** Start of INPUT ROWS **

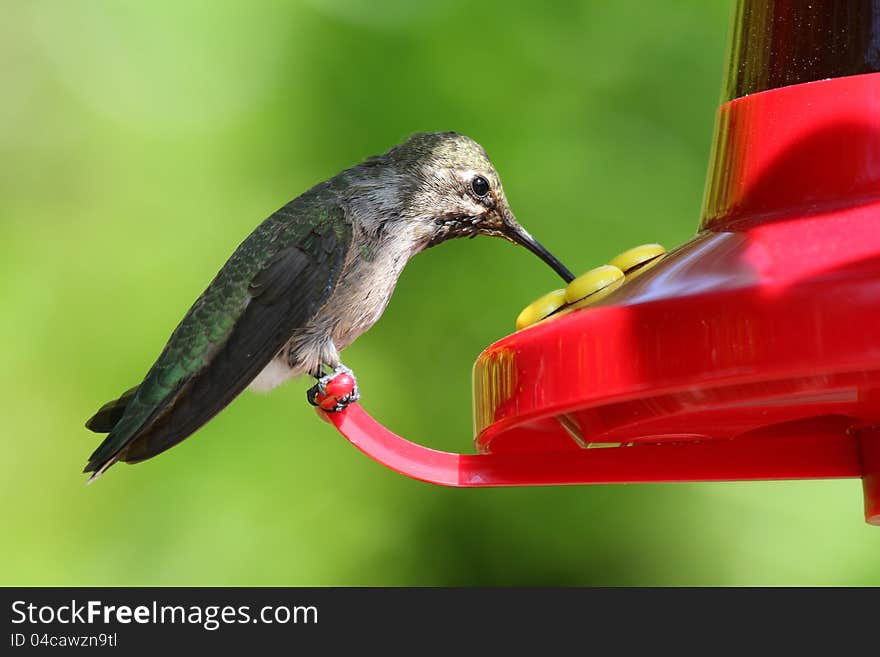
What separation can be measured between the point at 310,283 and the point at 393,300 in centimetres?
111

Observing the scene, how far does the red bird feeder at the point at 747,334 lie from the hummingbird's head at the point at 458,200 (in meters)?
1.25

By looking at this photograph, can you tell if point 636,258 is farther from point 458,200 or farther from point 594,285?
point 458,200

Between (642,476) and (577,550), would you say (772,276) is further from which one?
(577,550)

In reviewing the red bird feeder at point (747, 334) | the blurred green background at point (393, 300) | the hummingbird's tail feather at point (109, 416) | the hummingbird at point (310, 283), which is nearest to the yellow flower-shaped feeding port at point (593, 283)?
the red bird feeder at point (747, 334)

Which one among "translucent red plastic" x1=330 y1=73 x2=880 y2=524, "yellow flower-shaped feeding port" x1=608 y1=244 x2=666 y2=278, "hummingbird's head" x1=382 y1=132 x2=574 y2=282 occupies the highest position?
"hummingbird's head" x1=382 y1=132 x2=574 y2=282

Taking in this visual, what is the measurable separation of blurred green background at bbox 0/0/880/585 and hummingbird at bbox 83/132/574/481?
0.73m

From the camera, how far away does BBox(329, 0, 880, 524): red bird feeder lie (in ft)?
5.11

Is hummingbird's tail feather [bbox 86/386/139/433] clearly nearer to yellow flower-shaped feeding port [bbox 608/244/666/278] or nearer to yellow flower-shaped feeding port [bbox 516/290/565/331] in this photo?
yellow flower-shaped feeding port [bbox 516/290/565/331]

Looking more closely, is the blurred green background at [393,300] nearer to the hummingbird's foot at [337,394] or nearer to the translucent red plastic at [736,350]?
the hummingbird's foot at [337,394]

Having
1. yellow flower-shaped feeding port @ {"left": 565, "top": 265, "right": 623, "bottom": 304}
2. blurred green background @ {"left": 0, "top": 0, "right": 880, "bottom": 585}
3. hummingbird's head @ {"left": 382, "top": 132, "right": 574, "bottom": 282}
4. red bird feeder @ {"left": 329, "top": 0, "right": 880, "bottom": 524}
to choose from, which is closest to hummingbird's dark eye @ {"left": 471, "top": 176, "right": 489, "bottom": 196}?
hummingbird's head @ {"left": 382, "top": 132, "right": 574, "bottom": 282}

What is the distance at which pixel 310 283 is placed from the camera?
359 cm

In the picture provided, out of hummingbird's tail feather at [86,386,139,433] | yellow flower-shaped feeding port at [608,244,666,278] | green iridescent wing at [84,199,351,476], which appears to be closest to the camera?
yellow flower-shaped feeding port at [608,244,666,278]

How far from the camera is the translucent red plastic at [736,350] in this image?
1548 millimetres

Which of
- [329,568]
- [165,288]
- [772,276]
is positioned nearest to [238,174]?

** End of INPUT ROWS **

_DIRECTION_. Copy out all of the data above word for word, omitting the pictures.

_FINAL RESULT_.
What separation can be measured between the point at 310,283 and the point at 393,300 in centimetres?
111

Observing the scene, how far does the red bird feeder at the point at 747,334 lie from the hummingbird's head at the point at 458,200 (in meters)?
1.25

By looking at this photograph, can you tell if point 636,258 is farther from point 458,200 or farther from point 594,285?
point 458,200

Between (642,476) and (577,550), would you say (772,276) is further from which one?
(577,550)

In reviewing the red bird feeder at point (747, 334) | the blurred green background at point (393, 300) | the hummingbird's tail feather at point (109, 416) | the hummingbird at point (310, 283), which is nearest to the yellow flower-shaped feeding port at point (593, 283)?
the red bird feeder at point (747, 334)

Which one among "translucent red plastic" x1=330 y1=73 x2=880 y2=524, "yellow flower-shaped feeding port" x1=608 y1=244 x2=666 y2=278, "hummingbird's head" x1=382 y1=132 x2=574 y2=282 occupies the highest position?
"hummingbird's head" x1=382 y1=132 x2=574 y2=282

Taking in this visual, what is the measurable separation of blurred green background at bbox 0/0/880/585 and hummingbird at bbox 83/132/574/481?
0.73m

From the camera, how far away does BBox(329, 0, 880, 524): red bird feeder lie (in ft)?
5.11

Is hummingbird's tail feather [bbox 86/386/139/433] clearly nearer to yellow flower-shaped feeding port [bbox 608/244/666/278] or nearer to yellow flower-shaped feeding port [bbox 516/290/565/331] in this photo?
yellow flower-shaped feeding port [bbox 516/290/565/331]

Looking more closely, is the blurred green background at [393,300] nearer to the hummingbird's foot at [337,394] or nearer to the translucent red plastic at [736,350]?
the hummingbird's foot at [337,394]

Having
1. yellow flower-shaped feeding port @ {"left": 565, "top": 265, "right": 623, "bottom": 304}
2. blurred green background @ {"left": 0, "top": 0, "right": 880, "bottom": 585}
3. hummingbird's head @ {"left": 382, "top": 132, "right": 574, "bottom": 282}
4. red bird feeder @ {"left": 329, "top": 0, "right": 880, "bottom": 524}
to choose from, which is closest to hummingbird's dark eye @ {"left": 471, "top": 176, "right": 489, "bottom": 196}?
hummingbird's head @ {"left": 382, "top": 132, "right": 574, "bottom": 282}

What is the distance at which pixel 310 283 is placed from the camera?
359 cm

In the picture provided, out of hummingbird's tail feather at [86,386,139,433] | yellow flower-shaped feeding port at [608,244,666,278] | green iridescent wing at [84,199,351,476], which appears to be closest to the camera?
yellow flower-shaped feeding port at [608,244,666,278]

How far from the camera is the translucent red plastic at [736,350] in this image?
1548 millimetres

Which of
- [329,568]
- [165,288]
- [772,276]
is positioned nearest to [238,174]?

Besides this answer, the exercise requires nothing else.